# EXERCICES À FAIRE
**1)** D'après le texte sur le calcul des prix de revient, pourquoi la Compagnie des Indes pouvait-elle suivre la valeur d'un navire au fur et à mesure de son usure ?
**2)** Réécrivez sous forme de liste numérotée la partie des enregistrements qui va de la ligne contenant « Looking at point » jusqu'à la fin des enregistrements, ces deux bornes comprises. Omettez les lignes vides.

# TEXTE FOURNI
D'après Yannick Lemarchand [14] , la Compagnie des Indes, dans son arsenal de Lorient, calculait le prix de revient de chaque navire. C'est Law qui aurait introduit cette méthode en 1725. Les «dépéritions» des bateaux sont constatées à la fin de chaque campagne. On est donc capable de suivre la valeur d'un navire au fur et à mesure de son usure constatée. Entre le prix de revient par bateau de l'arsenal de Lorient et le prix de revient global des toiles de Oberkampf, sans distinction des produits, le calcul de Perronet donne un prix par type de produit, différencié à l'intérieur de la gamme. Cela ouvre vers des décisions de gestion (focalisation sur certains produits). C'est sans doute cela qui est le plus original. Mais cette innovation est celle d'un fonctionnaire. Il veut faire reconnaître son travail dans son ministère qui ne sait qu'en faire. Comme le remarque Nikitin [16] , «l'élaboration des techniques comptables a été le fait de solitaires qui ne se répondaient pas et ne se connaissaient pas ou peu, au moins dans la première moitié du 19° siècle». Et ce fut encore plus vrai dans le siècle précédent.

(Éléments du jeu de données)
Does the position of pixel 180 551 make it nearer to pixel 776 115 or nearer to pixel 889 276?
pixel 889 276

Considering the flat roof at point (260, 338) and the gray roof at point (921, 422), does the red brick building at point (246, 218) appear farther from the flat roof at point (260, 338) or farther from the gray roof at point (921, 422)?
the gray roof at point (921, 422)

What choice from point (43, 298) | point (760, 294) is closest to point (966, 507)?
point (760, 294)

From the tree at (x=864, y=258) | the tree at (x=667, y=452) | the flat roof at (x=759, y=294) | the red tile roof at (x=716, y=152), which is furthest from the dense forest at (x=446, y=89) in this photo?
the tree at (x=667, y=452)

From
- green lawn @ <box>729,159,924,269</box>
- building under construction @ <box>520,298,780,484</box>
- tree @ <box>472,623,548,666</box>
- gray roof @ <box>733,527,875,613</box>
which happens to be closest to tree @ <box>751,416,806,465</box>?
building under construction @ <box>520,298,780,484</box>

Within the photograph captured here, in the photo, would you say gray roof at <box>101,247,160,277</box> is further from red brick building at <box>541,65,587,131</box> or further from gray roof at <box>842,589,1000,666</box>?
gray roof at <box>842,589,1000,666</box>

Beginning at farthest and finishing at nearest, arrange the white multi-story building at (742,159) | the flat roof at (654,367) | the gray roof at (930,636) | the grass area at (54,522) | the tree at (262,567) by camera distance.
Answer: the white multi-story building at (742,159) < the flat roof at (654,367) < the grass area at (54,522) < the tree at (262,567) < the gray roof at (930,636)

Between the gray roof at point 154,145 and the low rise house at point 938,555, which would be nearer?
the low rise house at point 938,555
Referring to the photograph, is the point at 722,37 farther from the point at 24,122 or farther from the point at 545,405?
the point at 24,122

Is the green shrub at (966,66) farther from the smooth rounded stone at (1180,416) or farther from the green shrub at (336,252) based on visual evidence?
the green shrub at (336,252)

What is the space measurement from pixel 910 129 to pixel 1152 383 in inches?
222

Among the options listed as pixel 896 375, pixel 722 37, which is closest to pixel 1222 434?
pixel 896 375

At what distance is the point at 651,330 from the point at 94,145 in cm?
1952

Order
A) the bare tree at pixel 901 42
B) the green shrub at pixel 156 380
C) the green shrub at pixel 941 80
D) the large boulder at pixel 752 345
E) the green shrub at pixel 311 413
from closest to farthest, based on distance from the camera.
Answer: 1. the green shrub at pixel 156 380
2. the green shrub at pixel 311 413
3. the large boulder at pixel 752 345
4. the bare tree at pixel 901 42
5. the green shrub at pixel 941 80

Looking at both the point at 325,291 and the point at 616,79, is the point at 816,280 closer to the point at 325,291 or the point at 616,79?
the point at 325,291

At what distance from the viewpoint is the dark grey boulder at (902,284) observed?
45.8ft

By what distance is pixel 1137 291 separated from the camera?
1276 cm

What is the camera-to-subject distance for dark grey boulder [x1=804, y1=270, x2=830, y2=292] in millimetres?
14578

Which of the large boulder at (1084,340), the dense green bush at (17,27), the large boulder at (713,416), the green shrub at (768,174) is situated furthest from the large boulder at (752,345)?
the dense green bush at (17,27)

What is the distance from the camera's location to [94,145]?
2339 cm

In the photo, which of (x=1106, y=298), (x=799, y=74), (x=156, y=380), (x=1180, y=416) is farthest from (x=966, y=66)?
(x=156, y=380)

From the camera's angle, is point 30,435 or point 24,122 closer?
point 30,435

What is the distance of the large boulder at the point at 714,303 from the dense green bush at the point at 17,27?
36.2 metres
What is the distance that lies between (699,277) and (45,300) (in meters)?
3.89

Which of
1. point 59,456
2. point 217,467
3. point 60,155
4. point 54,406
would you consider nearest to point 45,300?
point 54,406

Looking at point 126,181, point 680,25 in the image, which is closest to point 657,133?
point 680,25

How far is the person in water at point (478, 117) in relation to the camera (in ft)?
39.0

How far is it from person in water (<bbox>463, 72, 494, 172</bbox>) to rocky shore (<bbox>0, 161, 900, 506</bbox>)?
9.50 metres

# EN RÉPONSE
**1)** La Compagnie des Indes pouvait suivre cette valeur parce que les « dépéritions » des bateaux étaient constatées à la fin de chaque campagne.

**2)**
1. Looking at point 126,181, point 680,25 in the image, which is closest to point 657,133?
2. point 680,25
3. How far is the person in water at point (478, 117) in relation to the camera (in ft)?
4. 39.0
5. How far is it from person in water (<bbox>463, 72, 494, 172</bbox>) to rocky shore (<bbox>0, 161, 900, 506</bbox>)?
6. 9.50 metres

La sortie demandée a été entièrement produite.